▶ [Task] Print the listing exactly as it stands, and skip any pictures in it.

▶ [Data under study]
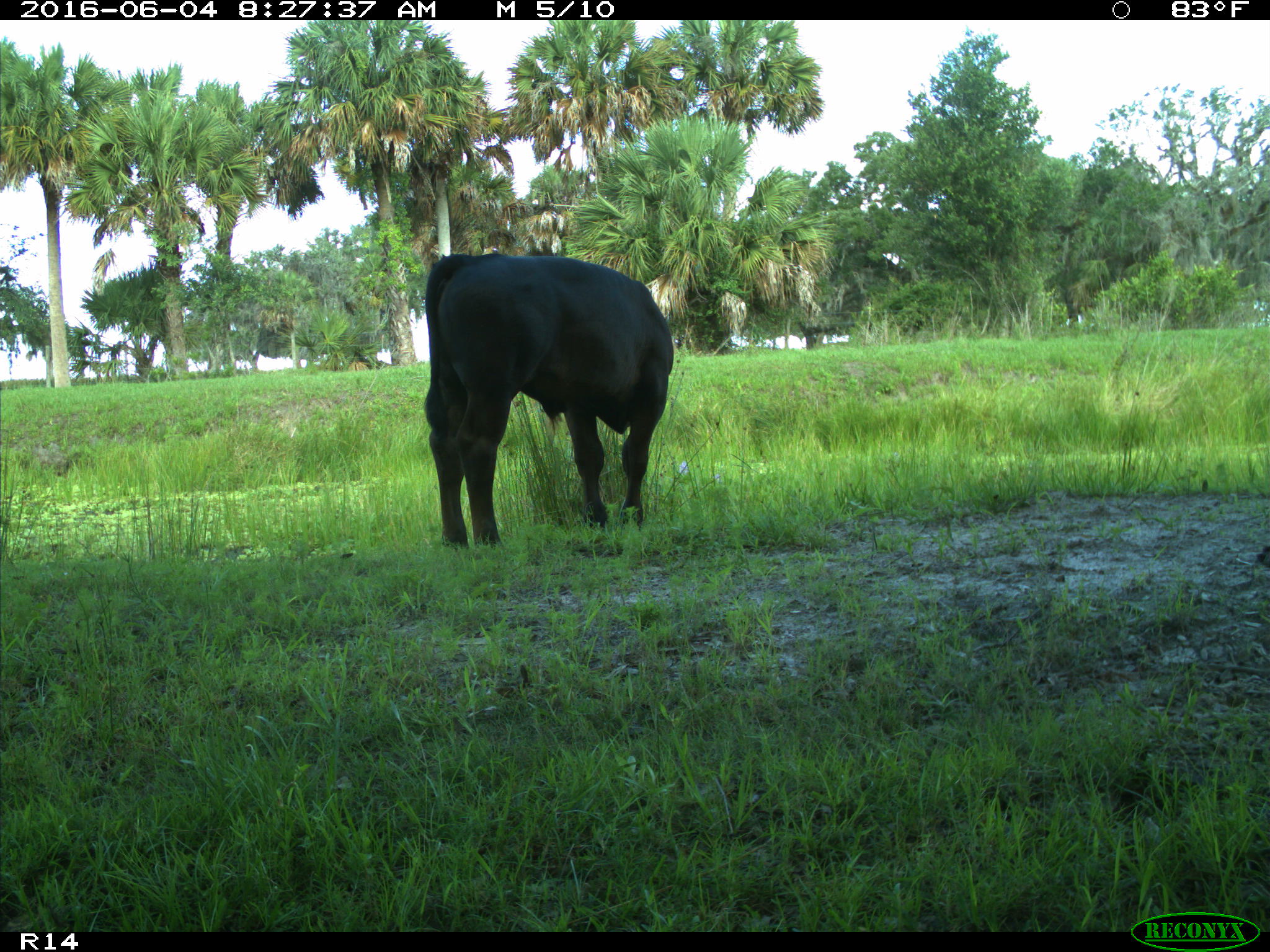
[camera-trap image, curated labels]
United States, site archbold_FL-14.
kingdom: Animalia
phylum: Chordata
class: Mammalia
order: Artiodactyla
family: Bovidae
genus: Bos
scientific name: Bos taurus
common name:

▶ [Response to the exercise]
[camera-trap image, curated labels]
United States, site archbold_FL-14.
kingdom: Animalia
phylum: Chordata
class: Mammalia
order: Artiodactyla
family: Bovidae
genus: Bos
scientific name: Bos taurus
common name:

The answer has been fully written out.